対するもう一方はスタリオン皇国に従属する旧グリティシア王国の貴族ガゼット・オルドが大将を務める軍勢が布陣している。
ガゼットは高い忠誠心からグリティシア国王の側近として仕え、軍事参謀を務めるほどの知将として知られていた。
1週間前には裏切るやり方で暫定政府軍を破り勢いに乗っている。
ガゼット軍の兵士カッシュは、双眼鏡を覗きながらオルデオ軍の様子を観察している。
「開戦までもう少しってとこか」
「おーい。どうだカッシュ?」と、マッシブな体型に肩と顔の半分にタトゥーの入ったスキンヘッドの男グラッゼが声を掛ける。
「数ではほぼ拮抗。
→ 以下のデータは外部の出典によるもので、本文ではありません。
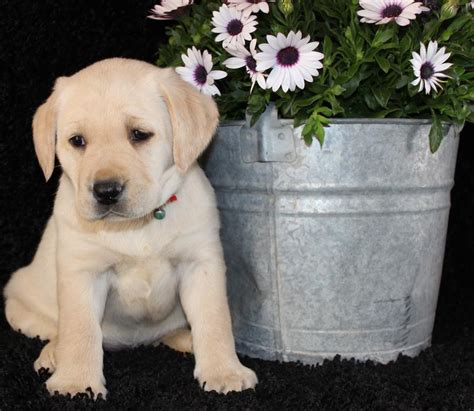 yellow lab puppies for sale in michigan yellow labs for sale in michigan myideasbedroom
いい勝負だ。だけどこっちにはスタリオン皇国の援軍がやってきて奇襲をかける。こっちの勝利は硬い」
「それはよかった」
「楽勝だ。だけどここでも最前線に立たされているのは旧グリティシアの兵士ばかりだ」
「どの国も旧グリティシアの領主たちに本領安堵をエサにして引き込んでいるからな。自分たちの国の兵を損なわず領土が手に入るんだからおいしいもんだ。
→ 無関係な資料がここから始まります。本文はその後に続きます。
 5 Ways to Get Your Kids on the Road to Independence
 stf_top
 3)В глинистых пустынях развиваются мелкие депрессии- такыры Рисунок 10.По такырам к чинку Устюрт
聞いたか? ここの大将もかなりクセ者のようだぞ。裏切りを繰り返しては少しでも好条件の本領安堵を約束する勢力についているようだ。その甲斐もあって領地が徐々にでかくなっているそうだ。
完全に3国を手玉にとっている。ガゼット公は旧グリティシアの貴族の中でも国王への忠誠心が高いと聞いていたが、結局は自分の利益のことしか考えていない。旧グリティシアの忠誠心とはなんなのかね」
「知ったこっちゃねぇ。俺たちだって傭兵だ。旧グリティシアに忠誠どころか、何の縁も持ち合わせちゃいない。稼げる場がほしくてハイオネスクからこっちに流れてきただけだ。
俺らだって傭兵ギルドで、この戦で兵士を募集しているところを見つけてやってきただけだろ。現場が違えば敵同士のときだってある」
カッシュは、傭兵に仕事先の戦場を案内する施設"傭兵ギルド"の掲示板に貼られていた張り紙に目が止まり、この戦場にやって来ていた。
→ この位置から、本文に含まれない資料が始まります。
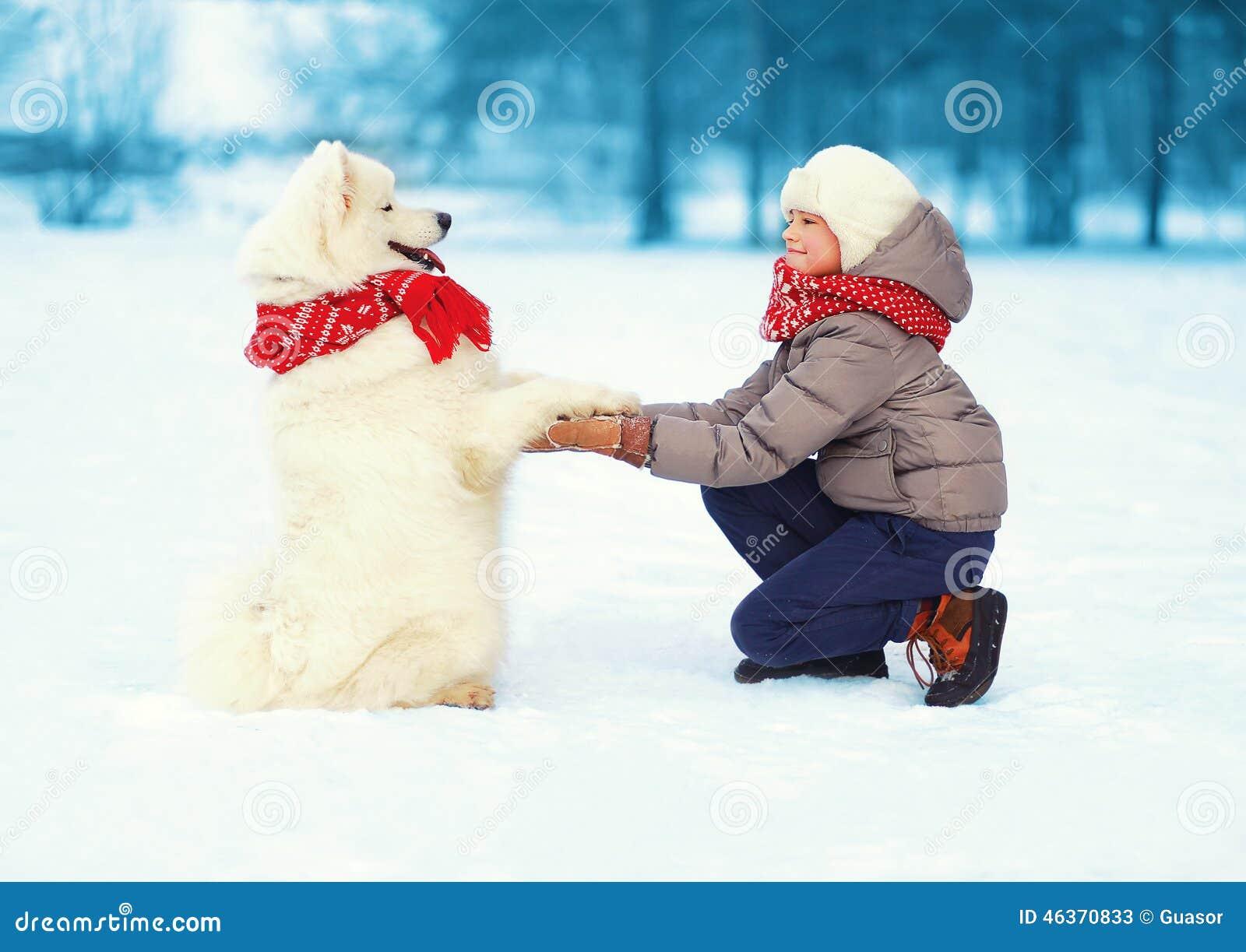 圣诞节,冬天和人概念-使用与白色萨莫耶特人狗的愉快的少年男孩户外在图片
「まったくだ。まさかこんなところで戦場のバウンティハンターカッシュに出会えるなんてな」
「俺は、賞金首のオルデオン・イルトの首が取れればそれでいい」
カッシュはオルデオン大佐の顔写真が入りで日本円で5000万相当の金額が記載されたポスターを握りしめる。
「まさかこんな最前線に陣を構えてくれるとは。賞金は俺の手の届くところにある」
カッシュが覗く双眼鏡から、陣の外に出て戦場の様子を伺うオルデオン大佐の姿が見える。
***
オルデオン大佐の陣
参謀とガゼット軍の様子を観察するオルデオン大佐。
彼が着る白い軍服には30以上の勲章バッチが取り付けられている。
「まさかこれだけの兵を集めるとは、ガゼット公も侮れぬな」
「金をばらまいてたくさんの傭兵を雇った聞いています。しかもその金は攻めてくるスタリオン皇国軍撃退のための砦を築くためだと言って暫定政府軍から調達し、その直後に
裏切ってスタリオン皇国側につき、暫定政府軍を攻め破ったそうですからガゼット公は噂以上のクセ者です」
「さようか」
「それでも急ごしらえの部隊には変わりはありません。連携の面でほころびが出ます」
「ならば部隊の練度で勝る我らが勝たないといけないな」
「お気をつけ下さいませ大佐。傭兵の間で大佐に多額の賞金が賭けられていると聞いています。やつらがどんな手を打ってくるか。大佐にはもっと後方に待機して頂きたい」
「心配ありがとう。私はこの目でこの戦の行く末が見たい。ここで控えさせてくれ」
***
「あんたにはなんの恨みも憎しみもないが賞金のためだ。死んでもらう。おいグラッゼ! 防具はつけたか?」
「おうよ! もちろんだ。おすすめのジャンク屋の防具中々だな」
「人型機動兵器の残骸で作った鎧だぜ。並大抵の武器じゃ貫けない。戦艦一隻でもないとな。それに俺の大剣。これも人型機動兵器のナイフ武器を俺がもちあげられるサイズにまで
改造したものだ。もともと人型機動兵器の硬い装甲を切り裂くための武器だぜ。人に使えば殺傷能力なんて比じゃない」
「そりゃあすげえな」
「おっ! お2人さんやっているね」と、同じく傭兵の小柄な青年ジャックがやってくる。
「お前も万全だな。ジャック」
「へへへッ」
***
ガゼット公の陣
スタリオン皇国から届いた書状を読んで焦燥するガゼット。
「スタリオン皇国内でテロが発生してこちらに兵が出せないと書いてある」
「なんですと!」と、驚く側近たち。
「如何いたしますか親方様? このままソラトリア国に降るのも手かと」
「バカを言え。ソラトリアとは一回縁を切っている。せっかく取り戻した領地を取り上げられてはかなわん」
「ですがこのままでは⋯⋯」
ガゼットたちの頭上に"ピュン"という音が聞こえてからしばらくして"ドゴーン"と、爆発音が聞こえる。
「砲撃がはじまった!」
***
「先ずはおいらが様子をみるよ」と、ジャックは積み上げた土嚢の前に寝そべり小銃を構える。
ジャックは土嚢との隙間から顔を覗かせると敵陣から"ピュン"と飛んできた銃弾が彼の右眼を貫く。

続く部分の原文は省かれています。